> Exercise aim
Please rewrite the part of the data that opens with the line containing "From this particular" and closes at the end of the data, swapping "camera" for "viewer" and leaving everything else unchanged.

> Data rows
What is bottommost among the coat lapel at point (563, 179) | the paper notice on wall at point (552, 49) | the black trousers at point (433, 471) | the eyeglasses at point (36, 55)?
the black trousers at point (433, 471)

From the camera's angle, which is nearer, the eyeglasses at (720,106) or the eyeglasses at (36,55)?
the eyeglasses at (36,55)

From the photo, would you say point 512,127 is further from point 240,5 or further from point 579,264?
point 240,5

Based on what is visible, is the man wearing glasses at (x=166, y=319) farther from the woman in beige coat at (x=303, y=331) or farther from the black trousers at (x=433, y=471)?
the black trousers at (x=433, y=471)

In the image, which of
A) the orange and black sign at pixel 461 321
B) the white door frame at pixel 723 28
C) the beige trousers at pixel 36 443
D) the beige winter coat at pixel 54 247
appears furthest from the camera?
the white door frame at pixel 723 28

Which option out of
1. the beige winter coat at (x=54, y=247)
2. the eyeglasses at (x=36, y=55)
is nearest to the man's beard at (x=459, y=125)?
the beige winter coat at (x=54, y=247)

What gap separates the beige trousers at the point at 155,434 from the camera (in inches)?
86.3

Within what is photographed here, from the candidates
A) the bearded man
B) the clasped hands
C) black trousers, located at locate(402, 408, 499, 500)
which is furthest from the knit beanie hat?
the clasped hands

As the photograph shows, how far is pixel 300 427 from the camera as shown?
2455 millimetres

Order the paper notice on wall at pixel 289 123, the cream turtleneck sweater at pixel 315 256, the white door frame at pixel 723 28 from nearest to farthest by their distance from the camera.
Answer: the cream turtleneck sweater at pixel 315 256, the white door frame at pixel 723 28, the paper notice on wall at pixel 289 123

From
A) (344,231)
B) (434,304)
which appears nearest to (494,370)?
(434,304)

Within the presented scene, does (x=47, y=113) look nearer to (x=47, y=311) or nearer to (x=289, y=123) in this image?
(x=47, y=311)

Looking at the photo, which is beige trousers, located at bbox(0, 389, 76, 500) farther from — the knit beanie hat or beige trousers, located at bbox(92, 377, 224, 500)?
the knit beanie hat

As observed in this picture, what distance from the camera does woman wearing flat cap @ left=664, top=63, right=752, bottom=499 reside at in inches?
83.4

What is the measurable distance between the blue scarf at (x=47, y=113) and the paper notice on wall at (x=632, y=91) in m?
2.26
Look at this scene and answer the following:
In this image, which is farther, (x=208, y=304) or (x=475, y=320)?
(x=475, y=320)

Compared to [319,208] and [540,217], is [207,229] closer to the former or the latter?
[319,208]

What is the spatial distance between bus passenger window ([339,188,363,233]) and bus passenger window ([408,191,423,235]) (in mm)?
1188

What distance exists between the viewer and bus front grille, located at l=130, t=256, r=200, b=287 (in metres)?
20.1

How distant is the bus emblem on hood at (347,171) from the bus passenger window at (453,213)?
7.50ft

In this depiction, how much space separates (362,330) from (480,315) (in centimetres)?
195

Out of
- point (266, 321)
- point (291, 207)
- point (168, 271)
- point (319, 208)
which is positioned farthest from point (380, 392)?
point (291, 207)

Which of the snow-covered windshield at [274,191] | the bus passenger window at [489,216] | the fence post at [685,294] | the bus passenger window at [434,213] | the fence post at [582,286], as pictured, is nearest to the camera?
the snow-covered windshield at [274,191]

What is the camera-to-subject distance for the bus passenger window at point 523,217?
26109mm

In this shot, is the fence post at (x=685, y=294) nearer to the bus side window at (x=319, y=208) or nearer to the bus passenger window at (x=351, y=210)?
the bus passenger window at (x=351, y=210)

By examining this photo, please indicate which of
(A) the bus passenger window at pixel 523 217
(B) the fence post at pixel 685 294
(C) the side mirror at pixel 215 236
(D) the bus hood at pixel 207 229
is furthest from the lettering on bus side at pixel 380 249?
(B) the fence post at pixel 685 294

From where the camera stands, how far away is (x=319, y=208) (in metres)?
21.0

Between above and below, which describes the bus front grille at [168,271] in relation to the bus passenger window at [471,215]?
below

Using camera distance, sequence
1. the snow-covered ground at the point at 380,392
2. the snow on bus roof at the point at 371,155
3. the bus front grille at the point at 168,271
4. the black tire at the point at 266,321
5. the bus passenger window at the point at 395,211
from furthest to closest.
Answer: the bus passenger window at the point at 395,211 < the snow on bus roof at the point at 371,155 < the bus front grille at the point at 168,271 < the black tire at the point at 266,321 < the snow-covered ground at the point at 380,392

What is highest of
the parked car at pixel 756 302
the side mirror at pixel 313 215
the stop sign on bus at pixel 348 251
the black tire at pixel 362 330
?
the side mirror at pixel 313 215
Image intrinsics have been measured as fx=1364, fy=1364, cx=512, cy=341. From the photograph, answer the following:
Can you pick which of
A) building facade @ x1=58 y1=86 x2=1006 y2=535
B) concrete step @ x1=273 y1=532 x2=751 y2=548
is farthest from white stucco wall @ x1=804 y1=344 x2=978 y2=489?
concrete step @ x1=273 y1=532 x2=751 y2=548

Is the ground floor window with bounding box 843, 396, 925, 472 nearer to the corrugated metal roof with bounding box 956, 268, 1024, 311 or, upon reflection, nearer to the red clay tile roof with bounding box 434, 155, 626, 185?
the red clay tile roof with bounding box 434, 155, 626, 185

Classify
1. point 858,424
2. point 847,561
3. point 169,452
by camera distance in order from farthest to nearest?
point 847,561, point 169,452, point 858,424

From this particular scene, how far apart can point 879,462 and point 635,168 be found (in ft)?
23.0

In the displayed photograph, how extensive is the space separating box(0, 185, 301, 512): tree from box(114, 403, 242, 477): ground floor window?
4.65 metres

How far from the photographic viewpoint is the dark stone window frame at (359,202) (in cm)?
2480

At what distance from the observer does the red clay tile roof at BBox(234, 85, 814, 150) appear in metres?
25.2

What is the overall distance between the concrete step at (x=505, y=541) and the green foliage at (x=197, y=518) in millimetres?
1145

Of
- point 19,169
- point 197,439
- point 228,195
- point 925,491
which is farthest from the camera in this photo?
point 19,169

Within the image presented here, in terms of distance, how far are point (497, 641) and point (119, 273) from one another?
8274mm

> Full solution
From this particular scene, how far apart can point 879,462 and point 635,168 be found (in ft)?
23.0

In the displayed photograph, how extensive is the space separating box(0, 185, 301, 512): tree from box(114, 403, 242, 477): ground floor window?
4.65 metres

How far from the photographic viewpoint is the dark stone window frame at (359,202) (in cm)?
2480

At what distance from the observer does the red clay tile roof at BBox(234, 85, 814, 150) appear in metres?
25.2

What is the overall distance between the concrete step at (x=505, y=541) and the green foliage at (x=197, y=518) in millimetres?
1145

Of
- point 19,169
- point 197,439
- point 228,195
- point 925,491
which is farthest from the viewer in this photo?
point 19,169

Within the image presented here, in terms of distance, how far are point (497, 641) and point (119, 273) from one another?
8274mm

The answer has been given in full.